The Board of Education of Neptune Township has appealed from a decision of the State Board of Education aíñrming the decision of the State Commissioner of Education in which he found, on the facts presented, that a de facto racial imbalance clearly existed in the township’s elementary school system and therefore directed the local board “to move forward with whatever celerity is needed to insure that an approved plan [to alleviate the imbalance] will be implemented at the beginning of the 1966-67 school year.” The State Board concurred in the Commissioner’s conclusion that there was no material dispute as to the existence of such a racial imbalance. Accordingly, it directed him to proceed expeditiously with the matter “in accordance with the tenor of his decision” and to enter such orders as would be appropriate in the circumstances. The Commissioner thereupon ordered the Neptune board to submit a plan to him not later than December 15, 1966. No such plan was submitted, then or since.

That a de facto racial imbalance exists in the Neptune elementary school system cannot be denied. The local board’s own figures indelibly show this to be so. The nonwhite pupil population in two of the schools is 98% and 99%, the percentage in three others being 1%, 1% and 2%, respectively. Although the board claims that these figures cannot be taken as precisely correct, it has never presented any other figures although it has had more than adequate time to do so.

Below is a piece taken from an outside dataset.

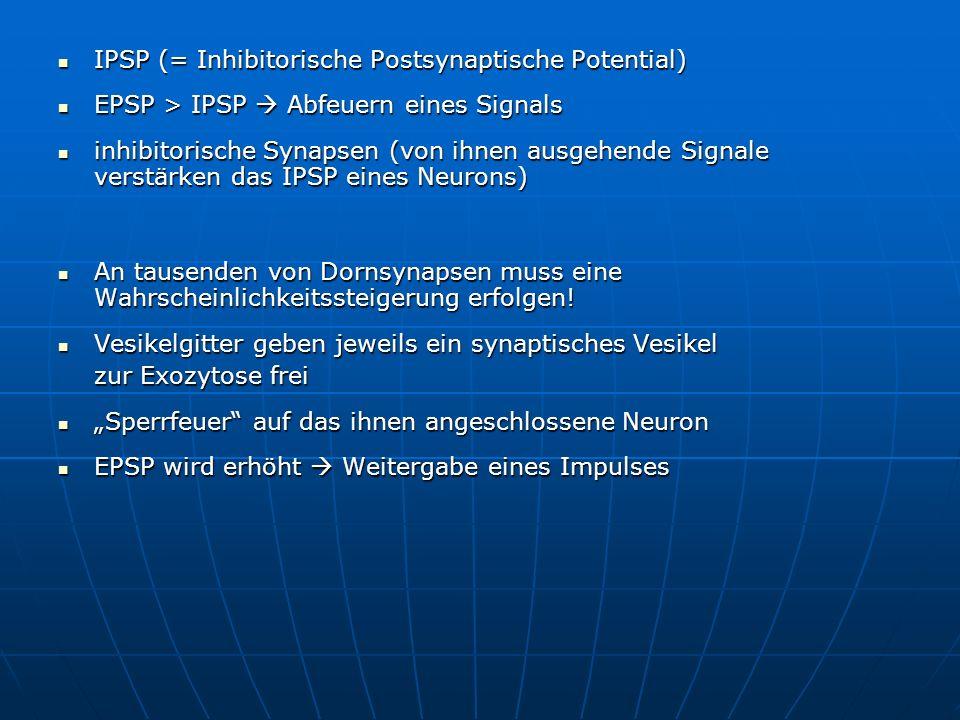 IPSP (= Inhibitorische Postsynaptische Potential)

Racial imbalance indisputably being present in the elementary school system, the Commissioner summarily, and correctty, ordered the Neptune board to present a plan. Cf. Booker v. Board of Education of City of Plainfield, 45 N. J. 161 (1965). The State Board affirmance was entirely proper in the factual setting of the case.

The school board contends that before reaching a decision the Commissioner should have conducted a full hearing to explore the factors mentioned in Booker: safety, convenience, time economy, values inhering in a neighborhood policy, costs, and “other practicalities.” The answer to this is that petitioners’ motion was directed simply to determining whether de facto segregation existed. On the other hand, the factors relied upon by the board as posing questions of fact relate to an entirety different matter, namely, whether a given integration plan is acceptable. Since the board submitted no plan, that issue was not involved in the proceedings before the Commissioner or the State Board. The Commissioner decided only that when the relevant decisional law is lined up against the mentioned percentages of pupil concentration, it is clear that de facto segregation exists in Neptune’s elementary schools. The factors referred to in BooTeer wore irrelevant to such a determination.

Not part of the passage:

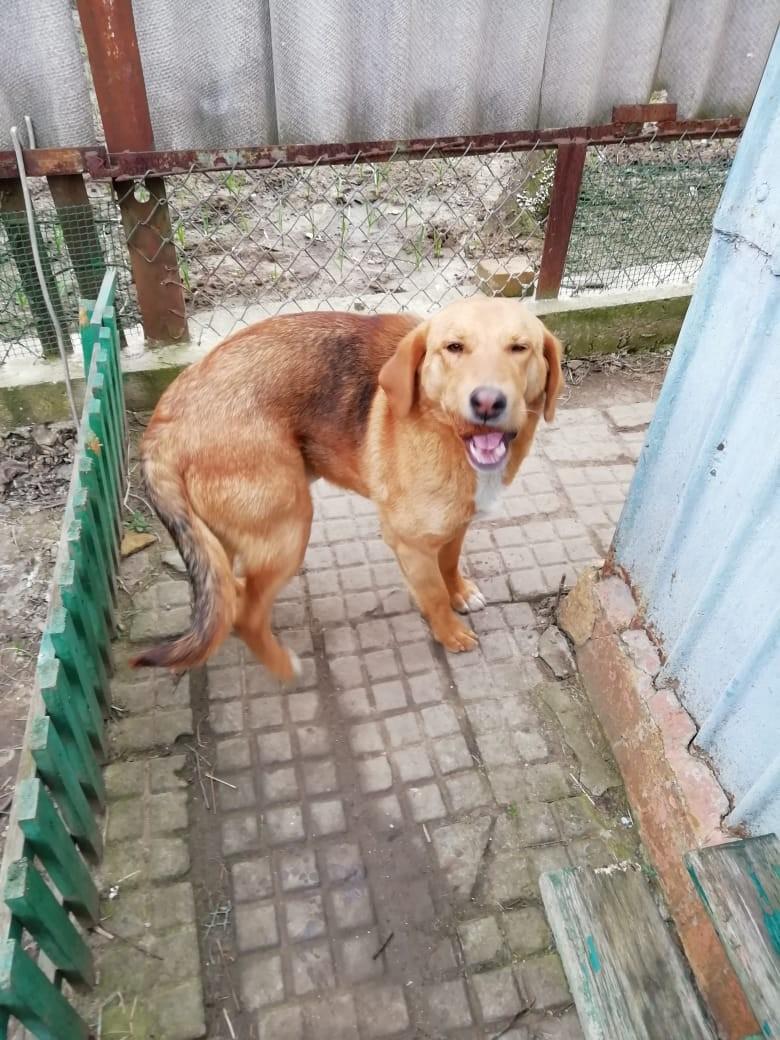 Вчера вечером на перекрёстке Пластуновской и Набережной убежала собака и не вернулась.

We have not overlooked the fact that this appeal is actually one from an interlocutory order and that no leave to appeal was sought. We pass over this procedural deficiency, grant leave to appeal nunc pro iunc, and herewith decide the appeal on the merits in the interest of an expeditious determination.

The local board has too long delayed in presenting a plan for correcting the de facto segregation pattern present in the Neptune elementary schools. It should do so now, in order that it may be reviewed and become operative before the opening of the next school term.

Affirmed.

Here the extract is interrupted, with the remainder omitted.